L’ÉGLISE TELLE QU’IL LA VOIT ET TELLE QU’IL LA SOUHAITE

 

Oscar Fortin, citoyen du Québec et du monde.

 

Aussi curieux que cela puisse paraitre, c’est ce qui vient de se passer avec la récente intervention du cardinal Jaime Ortega, à son retour de Rome à la Havane. Lors de son homélie du dimanche des Rameaux, il révéla, avec le consentement de son auteur, les paroles du cardinal Jorge Mario Bergolio adressées aux membres de la congrégation des cardinaux réunis dans le cadre de leur préparation au Conclave.

 

Il raconte qu’ayant été impressionné par l’intervention du cardinal Bergoglio, il alla le voir après sa conférence pour lui demander s’il pouvait avoir une copie du texte de cette dernière. C’était impossible qu’il le fasse étant donné qu’il avait improvisé du début à la fin. Toutefois, le lendemain matin, le cardinal Ortega fut heureusement surpris de recevoir des mains du cardinal Bergoglio un texte manuscrit résumant en quatre points son intervention. C’est de ce texte dont il va parler.

 

«Permettez-moi de vous révéler la presque totalité du contenu de cette pensée du pape François sur la mission de l’Église.

 

Le premier de ces points porte sur l’évangélisation et exprime la nécessité pour l’Église de sortir d’elle-même et d’aller aux périphéries, non seulement géographiques, mais aussi existentielles, manifestées, entre autres, dans le mystère du péché, de la douleur, de l’injustice et de l’ignorance.

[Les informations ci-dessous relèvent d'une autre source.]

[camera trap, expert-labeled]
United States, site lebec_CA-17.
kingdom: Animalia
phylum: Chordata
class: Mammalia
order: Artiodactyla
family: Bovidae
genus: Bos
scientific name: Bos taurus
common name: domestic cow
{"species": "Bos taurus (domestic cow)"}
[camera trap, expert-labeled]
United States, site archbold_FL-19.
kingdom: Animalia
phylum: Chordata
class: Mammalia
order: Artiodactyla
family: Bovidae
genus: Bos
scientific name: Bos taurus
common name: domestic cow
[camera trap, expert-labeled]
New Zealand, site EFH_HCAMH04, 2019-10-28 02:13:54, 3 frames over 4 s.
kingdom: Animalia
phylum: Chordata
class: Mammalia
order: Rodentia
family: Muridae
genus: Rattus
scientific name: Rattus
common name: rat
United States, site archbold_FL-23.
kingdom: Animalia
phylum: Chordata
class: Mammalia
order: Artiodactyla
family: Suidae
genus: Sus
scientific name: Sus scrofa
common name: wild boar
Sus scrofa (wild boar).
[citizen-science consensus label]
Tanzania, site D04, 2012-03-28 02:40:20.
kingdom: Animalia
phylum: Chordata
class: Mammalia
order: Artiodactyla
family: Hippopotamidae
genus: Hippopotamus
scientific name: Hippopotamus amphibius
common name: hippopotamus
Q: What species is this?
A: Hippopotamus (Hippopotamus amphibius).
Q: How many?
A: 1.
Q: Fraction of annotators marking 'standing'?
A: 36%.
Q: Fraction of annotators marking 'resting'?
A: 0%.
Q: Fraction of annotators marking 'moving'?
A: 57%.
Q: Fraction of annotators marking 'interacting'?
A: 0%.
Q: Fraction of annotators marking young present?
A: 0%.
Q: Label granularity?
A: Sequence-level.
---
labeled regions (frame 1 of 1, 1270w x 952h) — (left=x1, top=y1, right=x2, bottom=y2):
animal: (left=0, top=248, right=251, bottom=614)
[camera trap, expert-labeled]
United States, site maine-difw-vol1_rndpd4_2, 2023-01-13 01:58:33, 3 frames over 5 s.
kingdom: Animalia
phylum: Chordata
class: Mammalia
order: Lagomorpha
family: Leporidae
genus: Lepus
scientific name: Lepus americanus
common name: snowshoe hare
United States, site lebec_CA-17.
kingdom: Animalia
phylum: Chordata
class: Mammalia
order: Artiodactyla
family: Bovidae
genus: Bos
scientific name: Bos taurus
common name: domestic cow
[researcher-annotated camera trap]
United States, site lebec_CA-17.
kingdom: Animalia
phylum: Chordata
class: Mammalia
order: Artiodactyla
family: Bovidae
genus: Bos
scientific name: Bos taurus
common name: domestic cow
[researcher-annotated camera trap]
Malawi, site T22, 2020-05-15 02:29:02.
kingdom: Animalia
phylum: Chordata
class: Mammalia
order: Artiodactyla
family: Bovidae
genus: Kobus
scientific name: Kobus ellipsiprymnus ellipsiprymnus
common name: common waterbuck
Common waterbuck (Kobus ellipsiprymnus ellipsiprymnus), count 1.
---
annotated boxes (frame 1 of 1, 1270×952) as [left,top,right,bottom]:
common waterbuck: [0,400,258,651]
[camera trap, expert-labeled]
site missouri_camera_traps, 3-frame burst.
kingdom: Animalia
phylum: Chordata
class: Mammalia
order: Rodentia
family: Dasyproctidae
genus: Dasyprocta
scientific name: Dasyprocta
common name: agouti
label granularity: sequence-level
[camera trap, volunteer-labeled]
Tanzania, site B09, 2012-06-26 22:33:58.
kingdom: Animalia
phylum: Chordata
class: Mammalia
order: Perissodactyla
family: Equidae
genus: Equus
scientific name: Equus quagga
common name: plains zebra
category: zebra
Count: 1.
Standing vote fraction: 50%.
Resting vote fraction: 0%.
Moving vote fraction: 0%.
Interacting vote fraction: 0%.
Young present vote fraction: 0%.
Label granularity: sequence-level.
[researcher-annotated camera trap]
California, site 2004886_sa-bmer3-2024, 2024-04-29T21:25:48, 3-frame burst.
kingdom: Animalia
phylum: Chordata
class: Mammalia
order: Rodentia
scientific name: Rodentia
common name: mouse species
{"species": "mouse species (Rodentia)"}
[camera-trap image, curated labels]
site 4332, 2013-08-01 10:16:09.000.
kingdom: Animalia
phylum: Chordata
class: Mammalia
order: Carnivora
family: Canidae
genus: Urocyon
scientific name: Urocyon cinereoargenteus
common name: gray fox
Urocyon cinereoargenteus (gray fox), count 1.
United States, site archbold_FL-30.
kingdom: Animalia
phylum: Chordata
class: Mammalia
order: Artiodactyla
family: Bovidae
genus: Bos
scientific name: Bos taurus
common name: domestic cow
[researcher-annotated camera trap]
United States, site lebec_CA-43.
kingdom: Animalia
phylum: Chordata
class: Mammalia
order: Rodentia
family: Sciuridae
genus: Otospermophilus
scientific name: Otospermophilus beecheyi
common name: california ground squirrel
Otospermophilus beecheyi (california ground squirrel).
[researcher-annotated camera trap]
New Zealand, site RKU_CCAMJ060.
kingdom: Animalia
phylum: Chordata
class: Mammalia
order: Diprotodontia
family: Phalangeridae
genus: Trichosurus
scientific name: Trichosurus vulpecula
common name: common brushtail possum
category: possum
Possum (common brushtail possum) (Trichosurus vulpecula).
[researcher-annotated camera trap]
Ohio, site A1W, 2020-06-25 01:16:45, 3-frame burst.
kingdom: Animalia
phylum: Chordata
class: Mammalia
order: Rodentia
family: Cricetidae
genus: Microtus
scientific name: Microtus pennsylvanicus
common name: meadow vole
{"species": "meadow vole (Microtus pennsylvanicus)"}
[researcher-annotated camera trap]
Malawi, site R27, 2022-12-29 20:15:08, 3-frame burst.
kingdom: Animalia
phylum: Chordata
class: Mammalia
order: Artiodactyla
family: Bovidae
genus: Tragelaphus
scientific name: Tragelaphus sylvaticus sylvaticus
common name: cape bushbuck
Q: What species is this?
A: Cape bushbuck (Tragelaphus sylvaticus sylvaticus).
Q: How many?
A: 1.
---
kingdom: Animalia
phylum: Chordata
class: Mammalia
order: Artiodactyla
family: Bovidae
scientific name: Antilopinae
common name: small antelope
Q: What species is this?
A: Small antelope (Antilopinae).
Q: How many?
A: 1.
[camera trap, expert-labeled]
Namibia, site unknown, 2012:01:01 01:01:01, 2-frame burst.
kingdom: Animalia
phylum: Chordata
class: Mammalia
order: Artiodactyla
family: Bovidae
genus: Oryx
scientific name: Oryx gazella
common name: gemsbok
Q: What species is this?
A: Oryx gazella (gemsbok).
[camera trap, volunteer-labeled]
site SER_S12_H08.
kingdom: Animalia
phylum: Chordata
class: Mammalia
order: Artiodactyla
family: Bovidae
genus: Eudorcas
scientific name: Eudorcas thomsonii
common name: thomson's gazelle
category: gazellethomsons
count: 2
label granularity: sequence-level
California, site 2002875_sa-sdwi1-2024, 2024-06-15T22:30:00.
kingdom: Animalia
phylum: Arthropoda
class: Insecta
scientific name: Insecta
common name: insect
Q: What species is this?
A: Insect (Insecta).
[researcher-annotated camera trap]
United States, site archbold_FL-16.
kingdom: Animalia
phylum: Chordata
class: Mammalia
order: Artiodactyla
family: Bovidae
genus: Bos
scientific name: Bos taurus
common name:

Le point deux signale une critique à une Église “autoréférentielle”, qui se regarde elle-même dans une sorte de “narcissisme théologique”, la séparant du monde tout en prétendant détenir Jésus-Christ à l’intérieur d’elle-même, sans toutefois l’en laisser sortir.

 

 

 

Nous aurons tous compris que l’Église mondaine est celle qui s’identifie à cette institution ecclésiale, édifiée à l’image des empires. Elle s’est construite à travers les siècles en consolidant son pouvoir et sa manière d’être sur des doctrines faites sur mesure pour la justifier et sur des cultes qui en font des dieux et des demi-dieux aux pouvoirs spirituels et matériels infinis. Une Église, en somme, où les apôtres et disciples de Jésus sont devenus des acteurs aux fonctions hiérarchiques autoritaires, dogmatiques et aux us et coutumes à l’opposé des consignes données par Jésus à ses disciples.

 

Nous aurons également compris que l’Église évangélisatrice est celle qui est déjà à la périphérie de ce qui se vit dans le monde, surtout des pauvres, des laissés pour compte, des rejetés des sociétés bien nanties. Nous aurons reconnu l’Église des pauvres, des malades, des victimes de l’injustice, du mensonge, de l’hypocrisie, de la corruption et de la cupidité. Nous y aurons également reconnu les signes avant-coureurs, présents dans Vatican II, dans l’encyclique de Jean XXIII, Paix sur Terre, dont le cinquantième anniversaire de sa publication sera signalé le 11 avril prochain, dans les documents de la conférence épiscopale latino-américaine (CELAM) à Medellín, en 1968. Ce sont là des signes qui ont alimenté la réflexion sur la théologie de libération et le développement des communautés de base en Amérique latine, véritables obsessions pour Washington et pour les papes qui en furent ses alliés.

 

Ce rapprochement de l’Église de la périphérie des pauvres, des problèmes qui en font d’éternels pauvres, n’était pas de nature à rassurer les dirigeants de la Maison-Blanche. Déjà en 1968, Rockefeller, dans son rapport à Nixon sur l’Amérique latine, relevait l’émergence de ce nouveau courant de pensée et d’action de l’Église populaire. Reagan a eu en Jean-Paul II et Benoit XVI des alliés convaincants pour combattre cette tendance, tout particulièrement en Amérique latine.

 

Qu’en serait-il maintenant avec ce François, s’il décidait d’aller au-delà d’une simple proximité avec les pauvres et de devenir un allié des pauvres, avec les pauvres pour un autre monde porteur d’un avenir de justice et de paix?

 

Dans les semaines et les mois qui viennent, nous verrons bien les pas que fera notre François. Si la Curie romaine, l’Opus Dei, les chevaliers de Malte se mettent à crier au scandale et à la perte du sens du sacré, ce sera un bon indice qu’il aura pris la bonne voie. Plus encore, si Washington manifeste de la nervosité et de l’inquiétude, alors là, il faudra dire que François a pris Jésus de Nazareth pour seul guide et que sa vie est désormais placée entre ses mains. Ni Washington, ni l’OTAN, ni la mascarade des Nations Unies n’auront raison de lui. Ils pourront le tuer, mais ils ne pourront pas en changer la direction.